Abstracting away infrastructure just means it will become increasingly centralized as a commodity and less likely/harder to create independent services.
Look at n2n or userbase, they’re open source and can be self hosted.
Other nocode tools can follow suit, and can be federated.
I agree with the other comment that this can have the same effect as the one Excel had during the past decades (there are companies running completely on Excel).
At the moment though, the tools feel too limited.
So by default the majority are looking for hosted services, otherwise they'd just build their own stack. For anything other than some organization building a bunch of applications, that same Nocode Dev has no need to ever migrate so long as some major service provider is doing it for them.
Google died when they stopped being well informed librarians and started being aggressive salespeople. It's time for a new search engine to step in specifically catered to the curious.
Being able to update libraries, tools etc. automatically and without friction.

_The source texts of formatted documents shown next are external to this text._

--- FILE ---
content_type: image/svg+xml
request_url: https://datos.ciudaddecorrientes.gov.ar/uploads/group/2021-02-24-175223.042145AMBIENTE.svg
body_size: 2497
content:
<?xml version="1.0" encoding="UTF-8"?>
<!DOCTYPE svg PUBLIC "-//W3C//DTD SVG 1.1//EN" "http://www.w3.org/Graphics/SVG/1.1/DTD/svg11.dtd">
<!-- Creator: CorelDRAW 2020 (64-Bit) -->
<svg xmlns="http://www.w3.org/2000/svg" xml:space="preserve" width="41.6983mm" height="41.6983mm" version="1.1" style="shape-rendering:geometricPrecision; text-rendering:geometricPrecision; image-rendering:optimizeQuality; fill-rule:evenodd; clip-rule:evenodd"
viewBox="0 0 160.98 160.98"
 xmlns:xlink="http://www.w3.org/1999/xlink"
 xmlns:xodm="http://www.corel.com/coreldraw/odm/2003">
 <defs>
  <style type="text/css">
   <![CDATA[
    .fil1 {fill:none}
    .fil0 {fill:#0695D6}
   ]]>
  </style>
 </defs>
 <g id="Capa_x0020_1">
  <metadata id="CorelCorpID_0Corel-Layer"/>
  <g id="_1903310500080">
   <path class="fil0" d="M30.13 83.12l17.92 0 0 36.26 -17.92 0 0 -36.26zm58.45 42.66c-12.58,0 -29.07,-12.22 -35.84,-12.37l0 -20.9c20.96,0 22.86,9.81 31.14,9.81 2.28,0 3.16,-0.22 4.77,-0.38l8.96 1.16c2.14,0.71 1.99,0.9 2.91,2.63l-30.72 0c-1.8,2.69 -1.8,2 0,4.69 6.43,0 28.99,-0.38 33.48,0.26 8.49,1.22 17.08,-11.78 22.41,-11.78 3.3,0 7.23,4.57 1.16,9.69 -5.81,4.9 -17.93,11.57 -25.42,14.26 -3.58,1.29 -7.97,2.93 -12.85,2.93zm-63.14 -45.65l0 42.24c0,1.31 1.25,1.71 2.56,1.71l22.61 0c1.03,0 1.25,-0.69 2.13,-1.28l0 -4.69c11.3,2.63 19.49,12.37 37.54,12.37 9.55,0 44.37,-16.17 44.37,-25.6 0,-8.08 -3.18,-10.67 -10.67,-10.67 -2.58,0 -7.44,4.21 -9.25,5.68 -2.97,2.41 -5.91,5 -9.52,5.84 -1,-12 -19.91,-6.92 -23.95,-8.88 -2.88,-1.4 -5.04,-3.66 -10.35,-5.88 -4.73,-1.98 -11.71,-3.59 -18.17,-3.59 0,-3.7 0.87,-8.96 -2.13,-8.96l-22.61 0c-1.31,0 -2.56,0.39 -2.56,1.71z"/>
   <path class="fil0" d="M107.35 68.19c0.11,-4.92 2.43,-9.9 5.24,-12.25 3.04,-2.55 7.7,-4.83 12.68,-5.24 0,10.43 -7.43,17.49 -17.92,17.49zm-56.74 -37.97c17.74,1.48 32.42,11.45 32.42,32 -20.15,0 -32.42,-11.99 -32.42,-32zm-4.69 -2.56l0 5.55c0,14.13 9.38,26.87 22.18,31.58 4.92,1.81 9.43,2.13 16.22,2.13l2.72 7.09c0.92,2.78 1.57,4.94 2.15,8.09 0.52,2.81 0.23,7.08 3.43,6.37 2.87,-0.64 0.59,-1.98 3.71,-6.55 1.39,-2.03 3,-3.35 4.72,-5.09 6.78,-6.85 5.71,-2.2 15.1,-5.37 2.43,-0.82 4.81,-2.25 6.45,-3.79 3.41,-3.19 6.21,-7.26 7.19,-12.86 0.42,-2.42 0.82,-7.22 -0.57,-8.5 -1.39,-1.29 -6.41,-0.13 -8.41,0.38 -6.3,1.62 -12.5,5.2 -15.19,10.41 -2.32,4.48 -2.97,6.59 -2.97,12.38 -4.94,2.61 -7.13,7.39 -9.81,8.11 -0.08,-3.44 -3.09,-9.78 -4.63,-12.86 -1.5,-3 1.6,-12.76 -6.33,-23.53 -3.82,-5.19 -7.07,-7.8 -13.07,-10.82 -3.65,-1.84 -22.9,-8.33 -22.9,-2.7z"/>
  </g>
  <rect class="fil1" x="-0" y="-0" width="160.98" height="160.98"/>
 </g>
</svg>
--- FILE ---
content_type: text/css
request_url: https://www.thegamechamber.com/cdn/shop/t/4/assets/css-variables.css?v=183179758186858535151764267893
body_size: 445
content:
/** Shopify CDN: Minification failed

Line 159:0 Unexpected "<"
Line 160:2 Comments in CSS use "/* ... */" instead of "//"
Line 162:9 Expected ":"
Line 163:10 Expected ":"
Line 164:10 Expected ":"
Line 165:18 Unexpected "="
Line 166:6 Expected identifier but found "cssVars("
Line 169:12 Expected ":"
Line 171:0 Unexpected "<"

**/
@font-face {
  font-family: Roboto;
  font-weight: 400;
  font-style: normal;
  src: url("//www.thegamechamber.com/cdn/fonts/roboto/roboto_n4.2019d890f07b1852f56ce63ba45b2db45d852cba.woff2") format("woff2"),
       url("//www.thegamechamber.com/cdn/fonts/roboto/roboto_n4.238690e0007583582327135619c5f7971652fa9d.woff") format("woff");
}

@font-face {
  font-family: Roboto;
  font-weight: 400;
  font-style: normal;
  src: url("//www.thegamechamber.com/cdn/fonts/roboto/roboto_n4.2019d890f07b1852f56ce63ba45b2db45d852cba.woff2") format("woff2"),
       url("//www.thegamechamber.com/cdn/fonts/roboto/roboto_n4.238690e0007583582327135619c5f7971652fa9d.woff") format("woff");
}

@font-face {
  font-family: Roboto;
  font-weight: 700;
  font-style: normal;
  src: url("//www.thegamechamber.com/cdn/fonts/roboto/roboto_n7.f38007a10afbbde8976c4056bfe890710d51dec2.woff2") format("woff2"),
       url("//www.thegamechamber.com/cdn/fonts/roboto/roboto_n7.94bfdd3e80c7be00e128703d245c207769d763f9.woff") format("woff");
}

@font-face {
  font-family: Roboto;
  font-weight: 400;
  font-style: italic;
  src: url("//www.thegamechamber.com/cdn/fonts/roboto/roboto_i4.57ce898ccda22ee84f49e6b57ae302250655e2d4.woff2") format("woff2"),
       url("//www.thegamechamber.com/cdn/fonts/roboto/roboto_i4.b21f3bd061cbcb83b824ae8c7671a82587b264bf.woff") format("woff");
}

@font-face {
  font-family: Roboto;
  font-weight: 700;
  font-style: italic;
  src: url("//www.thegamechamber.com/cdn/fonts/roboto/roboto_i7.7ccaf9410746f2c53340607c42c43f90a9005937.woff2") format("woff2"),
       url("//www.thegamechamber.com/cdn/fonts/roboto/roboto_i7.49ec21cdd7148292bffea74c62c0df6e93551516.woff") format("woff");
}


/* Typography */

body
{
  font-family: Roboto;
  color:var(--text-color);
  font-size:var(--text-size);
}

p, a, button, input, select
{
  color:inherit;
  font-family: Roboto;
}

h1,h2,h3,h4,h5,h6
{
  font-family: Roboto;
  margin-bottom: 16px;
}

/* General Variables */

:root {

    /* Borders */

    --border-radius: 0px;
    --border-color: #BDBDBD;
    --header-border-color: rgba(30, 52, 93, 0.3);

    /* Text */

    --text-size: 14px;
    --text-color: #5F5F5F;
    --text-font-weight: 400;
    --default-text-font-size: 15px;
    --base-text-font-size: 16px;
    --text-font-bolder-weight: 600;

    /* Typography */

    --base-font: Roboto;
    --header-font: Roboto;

Right now upgrading is so tedious, error prone and painful that most places just keep using ancient versions that are not only lacking bug fixes and newer features but are a huge attack surface.
It's a human coordination and cooperation problem on a global scale.
But, yes, without users it is easier to create software.
Completely pointless, but much easier.
Offer different versions.
Sandbox programs at the OS level to mitigate old (or new) vulns.
Not trivial but maybe automated by some meta-meta-build tool?
I could start a new project with Spring Boot and Ember.js, provision a Debian box with Postgres and nginx, and deploy all of it within an hour because I know these tools. But I too paid the learning price my first go round.